Hammer caught up with singer Larissa Stupar to delve into the meaning of the song and what it represents for the future of the UK’s most exciting (formerly?) death metal band.
“Pain of Oizys is about accepting both my depression and my PTSD, learning to live with who I am instead of letting it drag me to the darkest places, ”says singer Larissa Stupar. “It’s about respecting what I want to live with, instead of not wanting to live at all. It is about catharsis; about feeling empowered about who you are instead of trying to find yourself as someone different. If you can stay strong you can survive anything.
Watch the video below
Even with melody notes on Slayer of Holofernes, this new song is a huge stylistic change for Venom Prison. What does this mean to you and the direction you are taking?
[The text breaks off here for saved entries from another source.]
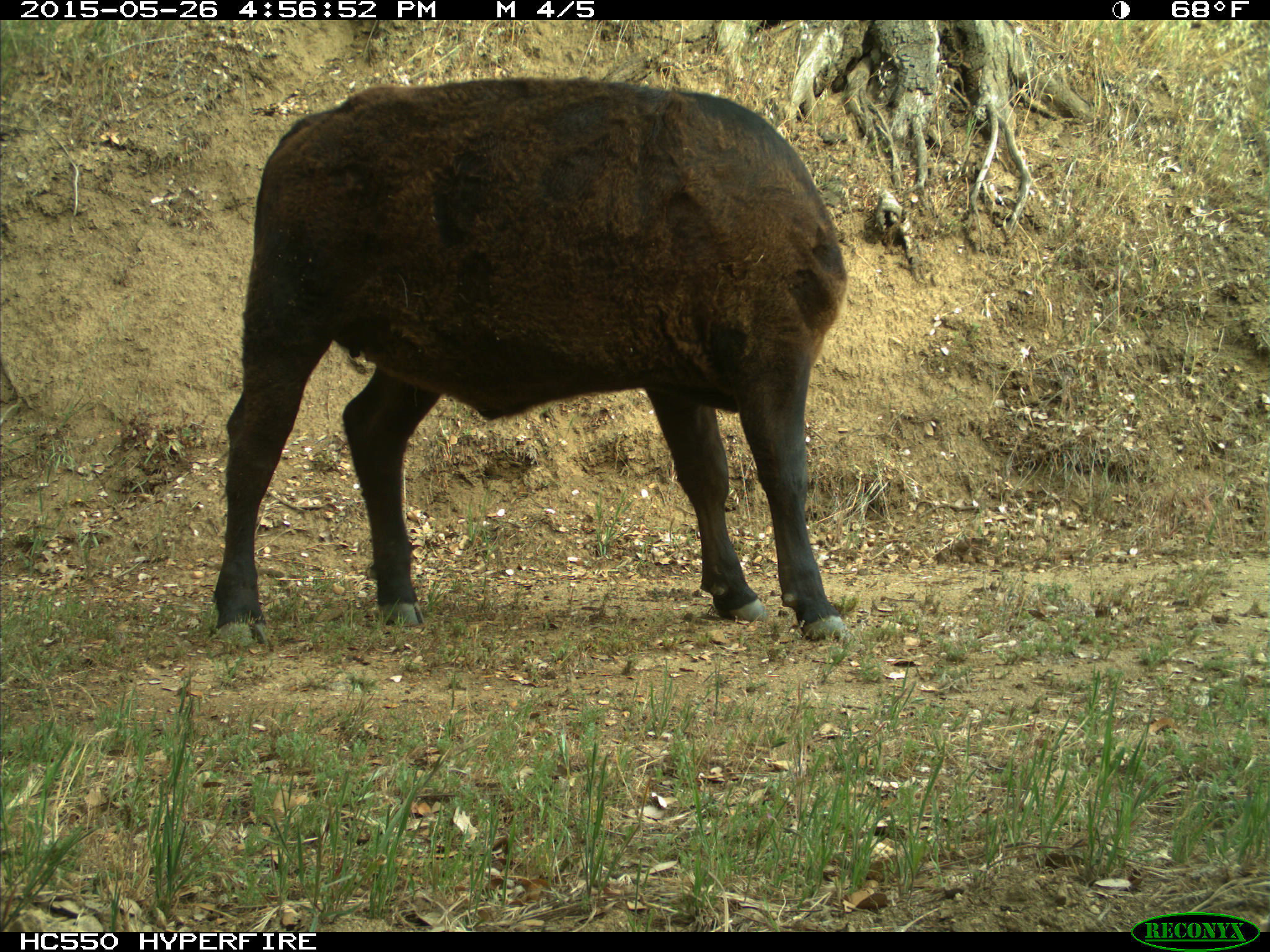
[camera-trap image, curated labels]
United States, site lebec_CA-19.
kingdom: Animalia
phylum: Chordata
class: Mammalia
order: Artiodactyla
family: Bovidae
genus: Bos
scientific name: Bos taurus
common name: domestic cow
Bos taurus (domestic cow).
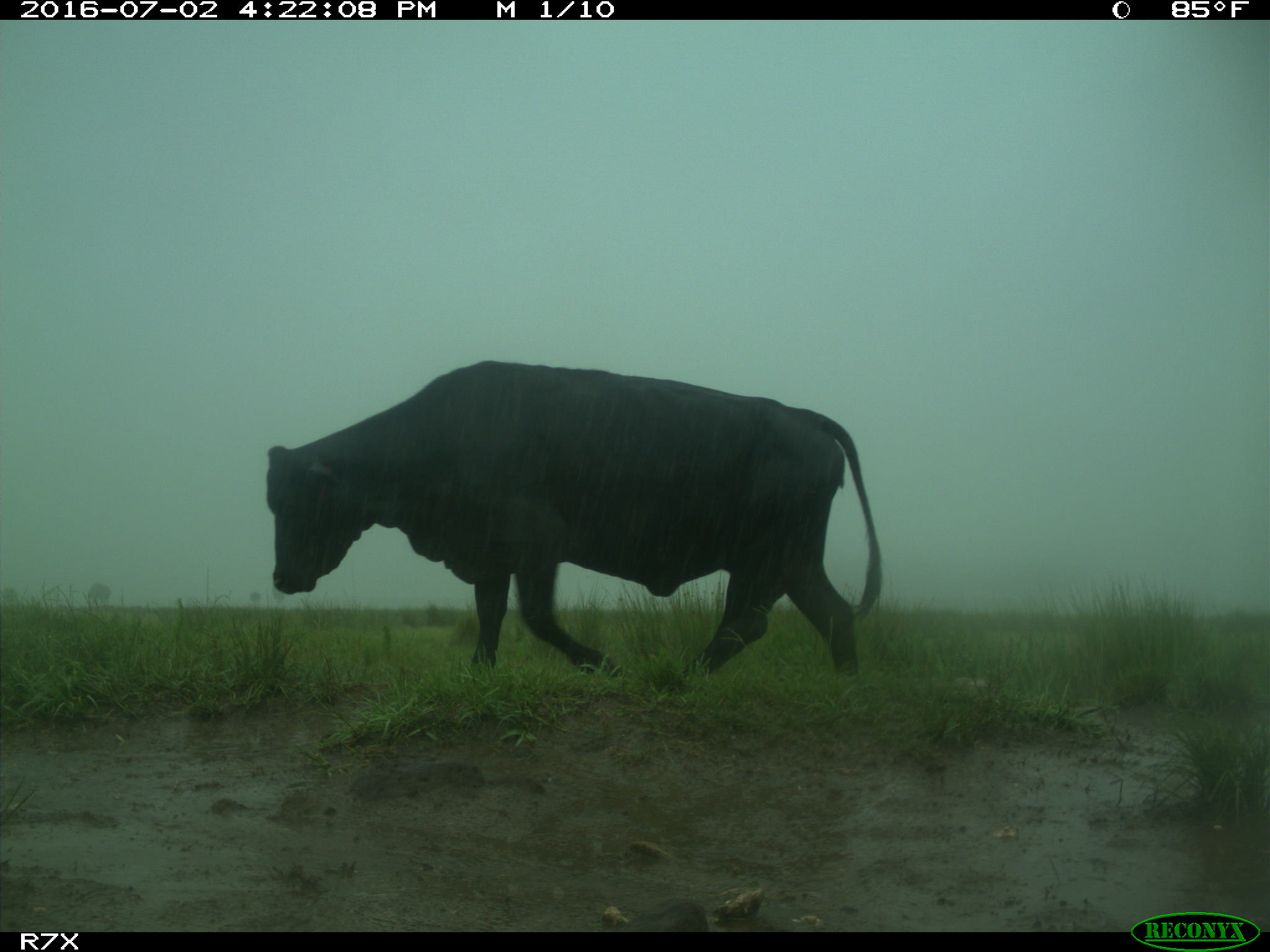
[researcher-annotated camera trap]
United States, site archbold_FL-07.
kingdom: Animalia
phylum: Chordata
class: Mammalia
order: Artiodactyla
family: Bovidae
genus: Bos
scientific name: Bos taurus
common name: domestic cow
Bos taurus (domestic cow).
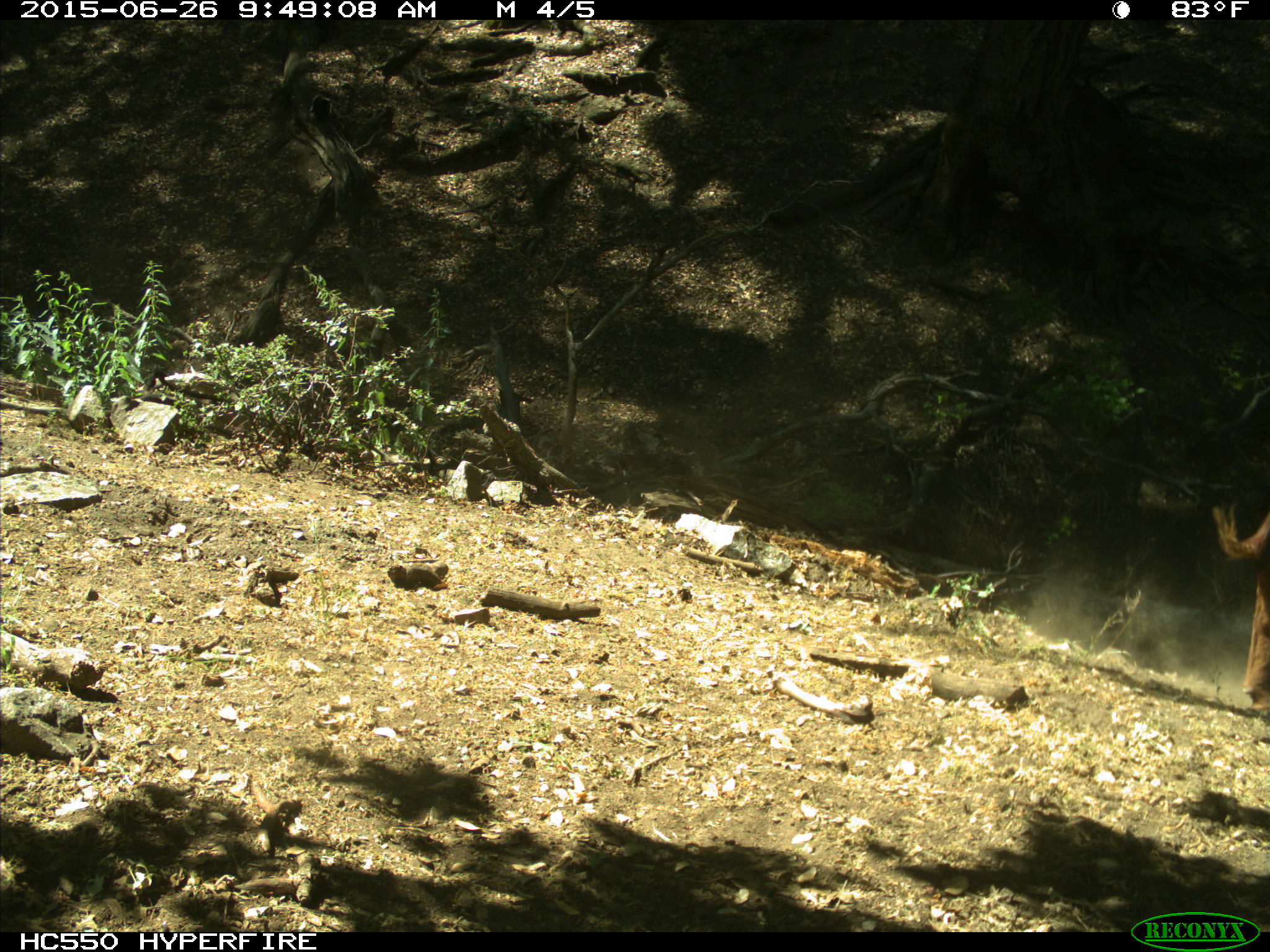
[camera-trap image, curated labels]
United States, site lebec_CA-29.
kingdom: Animalia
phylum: Chordata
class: Mammalia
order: Artiodactyla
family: Bovidae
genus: Bos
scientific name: Bos taurus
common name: domestic cow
“For us it’s a chance to be reborn in many ways. The fact that we were able to produce the album in a way that you could hear everything so clearly was a huge step forward for us. C ‘is a way of saying’ we are capable of these things’ and we are proud that people can see it now, much of which arose out of the chaos of the state of the world. “
What inspired the change?
“We never wanted every record to sound the same. It’s important for us to show our progress as a group and we thought that was the best way to show it, especially because we can be creative in so many different ways. Ben [Thomas, guitar] went to music school and can play a variety of instruments so we wanted to show a bit of what he could do more than we had in the past. We don’t want to be boxed like a simple death metal band. “
Are there any reservations about having a song so stylistically different in terms of fan reaction?
“Nothing! We are proud that he came out the way he did, showing that there is a different side to us beyond just being heavy and brutal, which is full of emotion and beauty.
Musically, it conjures up that image of an ocean, or a huge body of water where you float just above the surface – is that the effect you were looking for?
“It’s funny you say that!” When Ben and Ash [Gray, guitars] were listening to what they had written, they posted videos of ships going through huge storms. That’s what they thought about the vibe of the song and when I recorded my voice I did the same. You can kind of hear it in the song – especially with the line ‘I find peace in the roughest sea ‘. Pain of Oizys means so much to all of us – it’s personal to me, to Ben, to Ash and it’s been so amazing writing it together. ”
Has there been any difficulty concentrating on clear voices after screaming almost exclusively for so many years?
“Well, I don’t really consider myself to be someone who is a strong singer, especially when it comes to clear vocals. I was in backing vocals as a kid, but beyond that I didn’t do a lot of clear vocals. It was out of my comfort zone – far enough away, to be honest! But for me, being able to relate those lyrics to the way I sang and felt was really important and at one point I felt I needed to break down and cry so the guys stopped recording and came over to give me a hug. The next take we watched again and it was so rewarding to slowly familiarize myself with something that i’m not comfortable with. “
What does the title refer to?
“Oizys is a figure from Greek mythology, the goddess of pain, sorrow and misery. The title was very fitting – the whole album is based on Greek mythology and how it reflects today’s society. We’ve always tried to have some kind of story in our records and using religion or mythology tends to be an amazing way of doing it – especially working with something that’s been around for so long and that has meant something to thousands of people. years ago.
What’s the story with the clip?
“The video was again produced by Thomas Coe-Brooker and he wanted to describe the story we just talked about as it fits into the album. He wanted the impact of the sea, so he went out and filmed it with his wife. From our side we wanted to show that sometimes desperation can lead to something powerful and this is what you can see in the video: your inner demons are leading you somewhere, but instead of finding misery you find there empowerment.